Problem details: Restate the data below word for word, keeping each line intact.

Dataset content:
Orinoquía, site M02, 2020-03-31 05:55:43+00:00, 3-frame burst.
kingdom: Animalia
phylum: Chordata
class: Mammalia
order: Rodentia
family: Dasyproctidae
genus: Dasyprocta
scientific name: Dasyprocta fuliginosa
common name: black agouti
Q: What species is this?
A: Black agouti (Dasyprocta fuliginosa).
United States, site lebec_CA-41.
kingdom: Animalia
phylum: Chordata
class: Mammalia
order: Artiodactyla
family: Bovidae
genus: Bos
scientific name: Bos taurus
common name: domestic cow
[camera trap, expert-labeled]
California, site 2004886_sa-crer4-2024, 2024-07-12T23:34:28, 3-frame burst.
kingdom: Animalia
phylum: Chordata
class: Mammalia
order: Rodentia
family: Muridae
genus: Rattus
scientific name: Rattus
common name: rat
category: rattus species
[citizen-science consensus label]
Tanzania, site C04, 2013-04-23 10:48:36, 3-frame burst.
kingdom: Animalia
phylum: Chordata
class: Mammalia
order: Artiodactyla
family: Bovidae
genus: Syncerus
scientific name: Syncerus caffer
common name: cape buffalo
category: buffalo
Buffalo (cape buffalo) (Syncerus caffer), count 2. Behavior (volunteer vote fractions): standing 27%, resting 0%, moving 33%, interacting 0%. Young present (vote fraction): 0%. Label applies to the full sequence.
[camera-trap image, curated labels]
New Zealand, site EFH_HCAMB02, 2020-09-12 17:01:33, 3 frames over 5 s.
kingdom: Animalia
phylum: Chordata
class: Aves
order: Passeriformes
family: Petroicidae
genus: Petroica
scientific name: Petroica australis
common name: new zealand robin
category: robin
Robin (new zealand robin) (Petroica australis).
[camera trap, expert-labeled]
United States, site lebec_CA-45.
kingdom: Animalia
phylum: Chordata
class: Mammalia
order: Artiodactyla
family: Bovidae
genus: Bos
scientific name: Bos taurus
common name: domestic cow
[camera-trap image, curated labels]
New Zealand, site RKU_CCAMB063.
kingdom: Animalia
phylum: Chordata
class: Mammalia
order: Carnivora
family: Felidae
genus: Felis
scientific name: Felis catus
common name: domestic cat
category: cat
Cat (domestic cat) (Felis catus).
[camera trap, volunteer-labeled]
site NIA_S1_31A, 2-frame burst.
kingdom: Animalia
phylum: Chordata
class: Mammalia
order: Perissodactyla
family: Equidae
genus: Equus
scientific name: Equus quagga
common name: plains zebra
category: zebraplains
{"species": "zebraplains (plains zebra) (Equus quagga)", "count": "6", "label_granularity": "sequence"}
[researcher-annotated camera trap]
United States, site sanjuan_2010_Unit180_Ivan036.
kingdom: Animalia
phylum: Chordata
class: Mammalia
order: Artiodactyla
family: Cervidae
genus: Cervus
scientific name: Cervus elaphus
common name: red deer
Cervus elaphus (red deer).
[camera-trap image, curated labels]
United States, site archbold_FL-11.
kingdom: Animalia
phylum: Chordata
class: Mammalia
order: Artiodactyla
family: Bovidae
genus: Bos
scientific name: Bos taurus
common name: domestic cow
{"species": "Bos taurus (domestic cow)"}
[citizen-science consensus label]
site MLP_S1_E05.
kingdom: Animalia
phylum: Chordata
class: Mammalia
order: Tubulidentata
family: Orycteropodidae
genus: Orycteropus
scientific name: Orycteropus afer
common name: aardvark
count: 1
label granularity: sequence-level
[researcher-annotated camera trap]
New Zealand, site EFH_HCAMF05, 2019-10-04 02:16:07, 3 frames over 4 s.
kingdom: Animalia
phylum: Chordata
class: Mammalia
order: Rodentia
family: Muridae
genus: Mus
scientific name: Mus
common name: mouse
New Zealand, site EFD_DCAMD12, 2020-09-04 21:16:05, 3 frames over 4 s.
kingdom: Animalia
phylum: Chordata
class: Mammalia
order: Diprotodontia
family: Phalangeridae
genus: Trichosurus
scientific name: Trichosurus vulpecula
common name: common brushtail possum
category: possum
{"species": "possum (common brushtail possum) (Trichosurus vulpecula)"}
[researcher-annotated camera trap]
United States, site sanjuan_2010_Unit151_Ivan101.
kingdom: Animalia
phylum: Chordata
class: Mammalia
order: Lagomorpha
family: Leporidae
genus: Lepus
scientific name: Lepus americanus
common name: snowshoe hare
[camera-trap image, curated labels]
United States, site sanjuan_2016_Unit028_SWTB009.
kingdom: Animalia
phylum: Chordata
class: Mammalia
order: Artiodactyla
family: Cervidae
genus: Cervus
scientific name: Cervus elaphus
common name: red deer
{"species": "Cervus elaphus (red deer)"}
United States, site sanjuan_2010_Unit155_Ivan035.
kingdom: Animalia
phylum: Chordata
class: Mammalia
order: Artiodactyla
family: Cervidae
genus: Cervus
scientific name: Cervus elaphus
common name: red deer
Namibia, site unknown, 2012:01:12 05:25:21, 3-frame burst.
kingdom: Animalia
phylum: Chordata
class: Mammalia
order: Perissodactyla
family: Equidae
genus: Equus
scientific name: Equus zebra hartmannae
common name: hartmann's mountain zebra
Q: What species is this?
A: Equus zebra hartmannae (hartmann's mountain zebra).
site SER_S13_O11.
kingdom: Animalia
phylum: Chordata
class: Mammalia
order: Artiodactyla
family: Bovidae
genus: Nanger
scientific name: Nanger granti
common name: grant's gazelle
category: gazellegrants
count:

Reply:
Orinoquía, site M02, 2020-03-31 05:55:43+00:00, 3-frame burst.
kingdom: Animalia
phylum: Chordata
class: Mammalia
order: Rodentia
family: Dasyproctidae
genus: Dasyprocta
scientific name: Dasyprocta fuliginosa
common name: black agouti
Q: What species is this?
A: Black agouti (Dasyprocta fuliginosa).
United States, site lebec_CA-41.
kingdom: Animalia
phylum: Chordata
class: Mammalia
order: Artiodactyla
family: Bovidae
genus: Bos
scientific name: Bos taurus
common name: domestic cow
[camera trap, expert-labeled]
California, site 2004886_sa-crer4-2024, 2024-07-12T23:34:28, 3-frame burst.
kingdom: Animalia
phylum: Chordata
class: Mammalia
order: Rodentia
family: Muridae
genus: Rattus
scientific name: Rattus
common name: rat
category: rattus species
[citizen-science consensus label]
Tanzania, site C04, 2013-04-23 10:48:36, 3-frame burst.
kingdom: Animalia
phylum: Chordata
class: Mammalia
order: Artiodactyla
family: Bovidae
genus: Syncerus
scientific name: Syncerus caffer
common name: cape buffalo
category: buffalo
Buffalo (cape buffalo) (Syncerus caffer), count 2. Behavior (volunteer vote fractions): standing 27%, resting 0%, moving 33%, interacting 0%. Young present (vote fraction): 0%. Label applies to the full sequence.
[camera-trap image, curated labels]
New Zealand, site EFH_HCAMB02, 2020-09-12 17:01:33, 3 frames over 5 s.
kingdom: Animalia
phylum: Chordata
class: Aves
order: Passeriformes
family: Petroicidae
genus: Petroica
scientific name: Petroica australis
common name: new zealand robin
category: robin
Robin (new zealand robin) (Petroica australis).
[camera trap, expert-labeled]
United States, site lebec_CA-45.
kingdom: Animalia
phylum: Chordata
class: Mammalia
order: Artiodactyla
family: Bovidae
genus: Bos
scientific name: Bos taurus
common name: domestic cow
[camera-trap image, curated labels]
New Zealand, site RKU_CCAMB063.
kingdom: Animalia
phylum: Chordata
class: Mammalia
order: Carnivora
family: Felidae
genus: Felis
scientific name: Felis catus
common name: domestic cat
category: cat
Cat (domestic cat) (Felis catus).
[camera trap, volunteer-labeled]
site NIA_S1_31A, 2-frame burst.
kingdom: Animalia
phylum: Chordata
class: Mammalia
order: Perissodactyla
family: Equidae
genus: Equus
scientific name: Equus quagga
common name: plains zebra
category: zebraplains
{"species": "zebraplains (plains zebra) (Equus quagga)", "count": "6", "label_granularity": "sequence"}
[researcher-annotated camera trap]
United States, site sanjuan_2010_Unit180_Ivan036.
kingdom: Animalia
phylum: Chordata
class: Mammalia
order: Artiodactyla
family: Cervidae
genus: Cervus
scientific name: Cervus elaphus
common name: red deer
Cervus elaphus (red deer).
[camera-trap image, curated labels]
United States, site archbold_FL-11.
kingdom: Animalia
phylum: Chordata
class: Mammalia
order: Artiodactyla
family: Bovidae
genus: Bos
scientific name: Bos taurus
common name: domestic cow
{"species": "Bos taurus (domestic cow)"}
[citizen-science consensus label]
site MLP_S1_E05.
kingdom: Animalia
phylum: Chordata
class: Mammalia
order: Tubulidentata
family: Orycteropodidae
genus: Orycteropus
scientific name: Orycteropus afer
common name: aardvark
count: 1
label granularity: sequence-level
[researcher-annotated camera trap]
New Zealand, site EFH_HCAMF05, 2019-10-04 02:16:07, 3 frames over 4 s.
kingdom: Animalia
phylum: Chordata
class: Mammalia
order: Rodentia
family: Muridae
genus: Mus
scientific name: Mus
common name: mouse
New Zealand, site EFD_DCAMD12, 2020-09-04 21:16:05, 3 frames over 4 s.
kingdom: Animalia
phylum: Chordata
class: Mammalia
order: Diprotodontia
family: Phalangeridae
genus: Trichosurus
scientific name: Trichosurus vulpecula
common name: common brushtail possum
category: possum
{"species": "possum (common brushtail possum) (Trichosurus vulpecula)"}
[researcher-annotated camera trap]
United States, site sanjuan_2010_Unit151_Ivan101.
kingdom: Animalia
phylum: Chordata
class: Mammalia
order: Lagomorpha
family: Leporidae
genus: Lepus
scientific name: Lepus americanus
common name: snowshoe hare
[camera-trap image, curated labels]
United States, site sanjuan_2016_Unit028_SWTB009.
kingdom: Animalia
phylum: Chordata
class: Mammalia
order: Artiodactyla
family: Cervidae
genus: Cervus
scientific name: Cervus elaphus
common name: red deer
{"species": "Cervus elaphus (red deer)"}
United States, site sanjuan_2010_Unit155_Ivan035.
kingdom: Animalia
phylum: Chordata
class: Mammalia
order: Artiodactyla
family: Cervidae
genus: Cervus
scientific name: Cervus elaphus
common name: red deer
Namibia, site unknown, 2012:01:12 05:25:21, 3-frame burst.
kingdom: Animalia
phylum: Chordata
class: Mammalia
order: Perissodactyla
family: Equidae
genus: Equus
scientific name: Equus zebra hartmannae
common name: hartmann's mountain zebra
Q: What species is this?
A: Equus zebra hartmannae (hartmann's mountain zebra).
site SER_S13_O11.
kingdom: Animalia
phylum: Chordata
class: Mammalia
order: Artiodactyla
family: Bovidae
genus: Nanger
scientific name: Nanger granti
common name: grant's gazelle
category: gazellegrants
count:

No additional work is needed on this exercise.